Peut-être parviendras-tu également à imaginer que pour une femme, parler de sexisme à un homme, ça peut être risquer de perdre son temps, ça peut-être aussi fatigant, et même potentiellement dangereux.

Alors si tu as la chance d’avoir face à toi une femme qui aborde le sujet, reçois cette conversation comme un cadeau, apprécie ta chance, et ne cache pas ta gratitude.

Autant que possible, évite de solliciter de telles conversations. Si tu ne parviens pas à t’en empêcher, fais-le respectueusement, et prépare-toi à accepter un refus.

À la place, va plutôt écouter ce que bien des femmes ont déjà dit ou écrit. Internet regorge de témoignages sur le sujet, sous forme d’articles, de podcast, ou de vidéos. Il existe aussi une littérature abondante sur la question.

Rester humble

Tel le jeune padawan exalté qui vient de voir son maître Yoda couper une figue molle avec la force (du tranchant de sa cuillère), tu veux faire profiter au monde de tes nouvelles connaissances.

Ça va passer par l’envie de raconter aux femmes ce que tu as compris. Dis-toi qu’elles se sont peut-être penchées sur la question bien avant que tu t’y mettes.
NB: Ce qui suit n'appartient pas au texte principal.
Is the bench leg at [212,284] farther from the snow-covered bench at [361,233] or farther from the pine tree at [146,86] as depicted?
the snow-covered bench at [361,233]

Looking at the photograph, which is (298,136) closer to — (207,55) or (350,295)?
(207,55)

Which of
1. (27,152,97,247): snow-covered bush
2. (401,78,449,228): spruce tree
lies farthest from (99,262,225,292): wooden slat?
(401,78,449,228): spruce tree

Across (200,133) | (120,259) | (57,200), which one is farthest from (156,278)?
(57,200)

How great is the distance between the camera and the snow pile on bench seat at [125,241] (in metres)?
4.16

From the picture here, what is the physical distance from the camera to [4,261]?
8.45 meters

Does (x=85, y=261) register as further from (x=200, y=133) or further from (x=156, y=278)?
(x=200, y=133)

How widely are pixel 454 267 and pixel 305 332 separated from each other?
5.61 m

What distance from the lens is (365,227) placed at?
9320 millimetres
Peut-être par la force des choses, et depuis le début de leur vie. Alors abstiens-toi.

Peut-être aussi voudras-tu faire la leçon à d’autres hommes. Mais dis-toi que s’ils n’ont pas eu une épiphanie aussi exaltante que la tienne, c’est qu’ils partaient de moins loin que toi.
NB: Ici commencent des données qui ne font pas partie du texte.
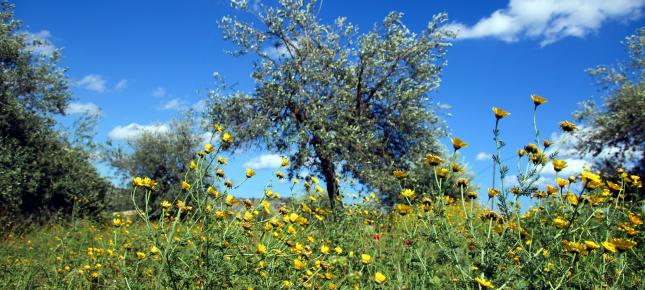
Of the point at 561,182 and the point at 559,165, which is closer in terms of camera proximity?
the point at 559,165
Entretenir le doute, encore

Le doute est ton point de départ. C’est aussi ton compagnon de route, pour toujours.

Tu ne pourras jamais savoir si tu as fini ta découverte, s’il ne reste pas encore des pans entiers de prise de conscience que tu n’as pas encore exploré.
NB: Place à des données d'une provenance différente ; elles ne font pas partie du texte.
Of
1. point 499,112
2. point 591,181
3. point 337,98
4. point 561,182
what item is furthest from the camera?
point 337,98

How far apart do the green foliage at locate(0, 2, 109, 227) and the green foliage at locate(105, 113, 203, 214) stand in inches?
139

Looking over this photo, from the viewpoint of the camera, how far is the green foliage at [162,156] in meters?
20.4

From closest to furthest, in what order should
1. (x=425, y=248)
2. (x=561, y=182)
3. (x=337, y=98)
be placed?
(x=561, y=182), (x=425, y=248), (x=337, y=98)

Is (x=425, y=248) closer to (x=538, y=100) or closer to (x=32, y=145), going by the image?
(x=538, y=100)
C’est comme si tu avançais dans un brouillard épais : tu n’as aucun moyen de voir quelle distance il reste à parcourir, ni même de mesurer la distance déjà parcourue.

Tout ce que tu peux faire, c’est mesurer l’effort que tu as fourni pour arriver là où tu es aujourd’hui.

Plus tu auras fait d’efforts, plus tu auras de raisons de croire que tu n’as plus rien à découvrir, plus tes résistances seront solides, et plus le doute te sera nécessaire pour sortir de tes convictions et progresser plus loin.

Alors chéris ce doute, en relisant ce guide.

Épilogue

Voilà qui achève la première version de ce guide. Une fois de plus, votre expérience m’intéresse : est-ce que ces recommandations fonctionnent pour vous ? Quelles disciplines avez-vous inventées pour votre propre usage ? Avec quelles conséquences ?

Pour ma part, j’ai écrit cette série d’article fin 2018. Le fait d’avoir verbalisé par écrit ces règles de conduite m’a beaucoup aidé à les respecter. Aujourd’hui je continue de suivre cette discipline, certaines tout à fait spontanément, et pour d’autres, ça reste laborieux.

Respecter cette discipline a des conséquences pour moi : la manière dont je perçois le monde change peu a peu, et mon comportement aussi. Je ne suis pas encore décidé à en dire plus publiquement à ce sujet. Mais voilà ce que je peux déjà dire en quelques mots : Ma vie était plus facile avant, mais aujourd’hui, ma relation aux autres s’améliore.